192.168.10.1 - - [27/Aug/2016:17:33:00 +0000] "GET /index.html?03 HTTP/1.1" 200 612 "-" "curl/7.43.0"
192.168.10.1 - - [27/Aug/2016:17:34:01 +0000] "GET /index.html?04 HTTP/1.1" 200 612 "-" "curl/7.43.0"
192.168.10.1 - - [27/Aug/2016:17:35:01 +0000] "GET /index.html?05 HTTP/1.1" 200 612 "-" "curl/7.43.0"
192.168.10.1 - - [27/Aug/2016:17:36:00 +0000] "GET /index.html?06 HTTP/1.1" 200 612 "-" "curl/7.43.0"
192.168.10.1 - - [27/Aug/2016:17:37:00 +0000] "GET /index.html?07 HTTP/1.1" 200 612 "-" "curl/7.43.0"
192.168.10.1 - - [27/Aug/2016:17:38:00 +0000] "GET /index.html?08 HTTP/1.1" 200 612 "-" "curl/7.43.0"
192.168.10.1 - - [27/Aug/2016:17:39:00 +0000] "GET /index.html?09 HTTP/1.1" 200 612 "-" "curl/7.43.0"
192.168.10.1 - - [27/Aug/2016:17:40:00 +0000] "GET /index.html?10 HTTP/1.1" 200 612 "-" "curl/7.43.0"

This is the access log for slave_1.

192.168.10.2 - - [27/Aug/2016:17:31:00 +0000] "GET /index.html?01 HTTP/1.0" 200 612 "-" "curl/7.43.0"
192.168.10.2 - - [27/Aug/2016:17:33:00 +0000] "GET /index.html?03 HTTP/1.0" 200 612 "-" "curl/7.43.0"
192.168.10.2 - - [27/Aug/2016:17:35:01 +0000] "GET /index.html?05 HTTP/1.0" 200 612 "-" "curl/7.43.0"
192.168.10.2 - - [27/Aug/2016:17:37:00 +0000] "GET /index.html?07 HTTP/1.0" 200 612 "-" "curl/7.43.0"
192.168.10.2 - - [27/Aug/2016:17:39:00 +0000] "GET /index.html?09 HTTP/1.0" 200 612 "-" "curl/7.43.0"

And this is the access log for slave_2.

192.168.10.2 - - [27/Aug/2016:17:32:00 +0000] "GET /index.html?02 HTTP/1.0" 200 612 "-" "curl/7.43.0"
192.168.10.2 - - [27/Aug/2016:17:34:01 +0000] "GET /index.html?04 HTTP/1.0" 200 612 "-" "curl/7.43.0"
192.168.10.2 - - [27/Aug/2016:17:36:00 +0000] "GET /index.html?06 HTTP/1.0" 200 612 "-" "curl/7.43.0"
192.168.10.2 - - [27/Aug/2016:17:38:00 +0000] "GET /index.html?08 HTTP/1.0" 200 612 "-" "curl/7.43.0"
192.168.10.2 - - [27/Aug/2016:17:40:00 +0000] "GET /index.html?10 HTTP/1.0" 200 612 "-" "curl/7.43.0"

As you can clearly see, the requests were evenly distributed.

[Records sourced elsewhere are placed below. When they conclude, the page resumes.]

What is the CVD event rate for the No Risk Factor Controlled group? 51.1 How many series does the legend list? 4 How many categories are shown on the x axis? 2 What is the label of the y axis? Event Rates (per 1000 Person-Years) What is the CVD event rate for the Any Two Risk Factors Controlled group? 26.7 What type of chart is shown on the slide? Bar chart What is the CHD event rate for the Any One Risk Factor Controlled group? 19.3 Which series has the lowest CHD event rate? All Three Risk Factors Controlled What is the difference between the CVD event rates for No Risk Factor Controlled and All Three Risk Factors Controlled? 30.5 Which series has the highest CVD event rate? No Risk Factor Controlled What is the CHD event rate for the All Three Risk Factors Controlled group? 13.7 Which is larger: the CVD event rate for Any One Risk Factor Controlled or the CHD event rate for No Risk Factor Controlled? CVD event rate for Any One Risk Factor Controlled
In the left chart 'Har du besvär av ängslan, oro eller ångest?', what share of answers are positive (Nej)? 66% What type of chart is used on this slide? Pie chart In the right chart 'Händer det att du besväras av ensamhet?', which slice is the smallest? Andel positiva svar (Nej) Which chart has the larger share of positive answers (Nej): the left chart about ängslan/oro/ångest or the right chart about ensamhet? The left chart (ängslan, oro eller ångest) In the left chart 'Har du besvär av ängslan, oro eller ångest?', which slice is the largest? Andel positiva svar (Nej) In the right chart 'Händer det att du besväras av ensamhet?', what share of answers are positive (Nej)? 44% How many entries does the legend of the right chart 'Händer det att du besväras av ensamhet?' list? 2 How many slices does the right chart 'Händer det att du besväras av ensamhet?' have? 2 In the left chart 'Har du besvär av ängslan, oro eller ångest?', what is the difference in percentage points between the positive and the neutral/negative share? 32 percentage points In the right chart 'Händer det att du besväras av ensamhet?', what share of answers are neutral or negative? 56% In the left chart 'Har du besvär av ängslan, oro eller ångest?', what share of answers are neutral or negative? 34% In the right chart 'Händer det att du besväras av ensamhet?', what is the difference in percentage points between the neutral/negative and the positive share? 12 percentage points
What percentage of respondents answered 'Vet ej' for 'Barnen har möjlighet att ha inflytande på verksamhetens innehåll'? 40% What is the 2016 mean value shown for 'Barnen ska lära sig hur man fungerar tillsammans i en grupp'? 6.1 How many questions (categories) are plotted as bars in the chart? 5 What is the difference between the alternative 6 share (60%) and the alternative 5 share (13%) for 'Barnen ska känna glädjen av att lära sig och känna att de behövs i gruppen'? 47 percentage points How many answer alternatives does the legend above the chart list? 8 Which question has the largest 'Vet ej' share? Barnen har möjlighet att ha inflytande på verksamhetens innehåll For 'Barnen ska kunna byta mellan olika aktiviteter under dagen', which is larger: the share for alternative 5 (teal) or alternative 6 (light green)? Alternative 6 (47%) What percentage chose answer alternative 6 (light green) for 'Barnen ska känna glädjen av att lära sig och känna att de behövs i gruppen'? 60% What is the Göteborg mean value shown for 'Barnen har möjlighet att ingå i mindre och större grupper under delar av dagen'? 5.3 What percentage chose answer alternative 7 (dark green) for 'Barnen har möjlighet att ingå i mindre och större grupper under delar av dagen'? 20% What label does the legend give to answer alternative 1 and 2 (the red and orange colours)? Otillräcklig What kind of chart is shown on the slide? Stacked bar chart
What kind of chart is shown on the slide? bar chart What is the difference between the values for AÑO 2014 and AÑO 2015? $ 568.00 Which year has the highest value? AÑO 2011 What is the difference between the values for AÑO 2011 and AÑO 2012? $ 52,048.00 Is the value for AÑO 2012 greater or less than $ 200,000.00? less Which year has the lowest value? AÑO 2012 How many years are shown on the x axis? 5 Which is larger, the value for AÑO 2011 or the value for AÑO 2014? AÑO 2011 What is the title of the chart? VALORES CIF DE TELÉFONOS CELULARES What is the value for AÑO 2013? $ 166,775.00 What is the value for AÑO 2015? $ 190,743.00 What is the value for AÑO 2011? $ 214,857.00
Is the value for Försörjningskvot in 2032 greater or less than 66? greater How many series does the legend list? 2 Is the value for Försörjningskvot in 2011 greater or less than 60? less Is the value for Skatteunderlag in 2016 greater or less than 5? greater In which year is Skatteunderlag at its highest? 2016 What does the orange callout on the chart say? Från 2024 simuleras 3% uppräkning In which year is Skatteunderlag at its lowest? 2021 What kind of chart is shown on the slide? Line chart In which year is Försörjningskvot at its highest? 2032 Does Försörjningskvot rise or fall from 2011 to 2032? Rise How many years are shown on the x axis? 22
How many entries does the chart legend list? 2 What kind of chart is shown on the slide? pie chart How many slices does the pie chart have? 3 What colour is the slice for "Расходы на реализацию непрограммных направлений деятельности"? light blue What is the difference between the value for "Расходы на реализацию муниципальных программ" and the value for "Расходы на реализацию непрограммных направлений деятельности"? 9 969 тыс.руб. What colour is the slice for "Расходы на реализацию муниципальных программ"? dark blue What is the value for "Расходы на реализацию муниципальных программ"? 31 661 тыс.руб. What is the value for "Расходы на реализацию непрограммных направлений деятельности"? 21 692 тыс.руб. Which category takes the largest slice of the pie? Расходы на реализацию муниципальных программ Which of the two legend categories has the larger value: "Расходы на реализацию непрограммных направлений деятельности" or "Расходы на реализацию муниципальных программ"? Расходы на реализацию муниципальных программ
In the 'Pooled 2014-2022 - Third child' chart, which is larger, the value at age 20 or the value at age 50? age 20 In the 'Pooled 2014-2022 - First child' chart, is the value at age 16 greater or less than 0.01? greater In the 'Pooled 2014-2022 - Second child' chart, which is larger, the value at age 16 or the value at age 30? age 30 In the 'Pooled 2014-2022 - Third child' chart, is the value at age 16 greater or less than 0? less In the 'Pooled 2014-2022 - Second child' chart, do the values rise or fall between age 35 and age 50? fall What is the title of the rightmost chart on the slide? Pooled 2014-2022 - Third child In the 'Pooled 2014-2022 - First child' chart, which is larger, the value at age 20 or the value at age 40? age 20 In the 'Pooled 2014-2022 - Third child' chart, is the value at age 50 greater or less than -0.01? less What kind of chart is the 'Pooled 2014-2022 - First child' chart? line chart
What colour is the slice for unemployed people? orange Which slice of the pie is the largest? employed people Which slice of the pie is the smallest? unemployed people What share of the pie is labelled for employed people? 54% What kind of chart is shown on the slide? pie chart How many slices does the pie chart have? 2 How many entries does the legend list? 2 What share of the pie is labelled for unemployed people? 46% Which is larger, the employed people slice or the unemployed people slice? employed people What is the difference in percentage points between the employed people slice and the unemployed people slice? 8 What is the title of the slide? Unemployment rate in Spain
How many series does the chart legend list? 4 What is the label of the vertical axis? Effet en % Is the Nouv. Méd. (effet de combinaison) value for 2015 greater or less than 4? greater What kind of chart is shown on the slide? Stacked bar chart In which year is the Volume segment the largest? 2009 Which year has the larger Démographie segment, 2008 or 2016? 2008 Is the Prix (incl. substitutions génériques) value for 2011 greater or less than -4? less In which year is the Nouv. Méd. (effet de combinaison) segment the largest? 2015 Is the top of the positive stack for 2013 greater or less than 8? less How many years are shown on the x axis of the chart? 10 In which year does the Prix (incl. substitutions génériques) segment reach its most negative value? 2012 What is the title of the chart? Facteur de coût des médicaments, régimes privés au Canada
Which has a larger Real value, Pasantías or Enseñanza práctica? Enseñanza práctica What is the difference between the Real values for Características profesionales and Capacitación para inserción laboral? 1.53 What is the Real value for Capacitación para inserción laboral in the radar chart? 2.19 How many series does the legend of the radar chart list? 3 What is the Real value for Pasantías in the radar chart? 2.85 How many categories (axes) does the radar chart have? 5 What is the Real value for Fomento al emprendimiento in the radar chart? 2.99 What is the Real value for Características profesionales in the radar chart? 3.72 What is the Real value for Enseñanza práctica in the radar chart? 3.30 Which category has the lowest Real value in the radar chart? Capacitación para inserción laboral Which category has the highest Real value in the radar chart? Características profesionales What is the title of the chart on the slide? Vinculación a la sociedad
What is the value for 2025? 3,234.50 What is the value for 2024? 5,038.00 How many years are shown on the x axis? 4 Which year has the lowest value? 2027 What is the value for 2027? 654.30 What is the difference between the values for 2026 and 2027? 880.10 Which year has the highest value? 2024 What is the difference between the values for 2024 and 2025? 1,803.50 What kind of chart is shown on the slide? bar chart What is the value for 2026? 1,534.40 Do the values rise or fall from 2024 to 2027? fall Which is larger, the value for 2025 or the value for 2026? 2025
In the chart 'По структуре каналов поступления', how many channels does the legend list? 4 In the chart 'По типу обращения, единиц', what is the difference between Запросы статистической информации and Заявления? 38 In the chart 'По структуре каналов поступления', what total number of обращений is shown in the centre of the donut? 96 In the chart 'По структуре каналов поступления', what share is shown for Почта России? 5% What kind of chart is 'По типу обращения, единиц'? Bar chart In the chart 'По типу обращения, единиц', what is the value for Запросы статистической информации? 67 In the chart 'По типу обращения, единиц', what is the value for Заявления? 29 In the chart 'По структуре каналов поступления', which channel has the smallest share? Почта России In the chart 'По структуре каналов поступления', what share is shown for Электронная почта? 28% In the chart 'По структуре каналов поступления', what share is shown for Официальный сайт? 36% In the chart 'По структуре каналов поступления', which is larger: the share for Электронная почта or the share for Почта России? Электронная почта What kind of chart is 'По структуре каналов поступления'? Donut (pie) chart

One slave received all odd requests, the other all even requests. This is because of the round-robin method.

And that’s basic load balancing with Nginx.

What’s Next?

Try the above experiment with ip_hash. Just add ip_hash; to nginx.conf and restart the server. You should see all requests going to one server now, because the distribution is based on a hash of the client IP address.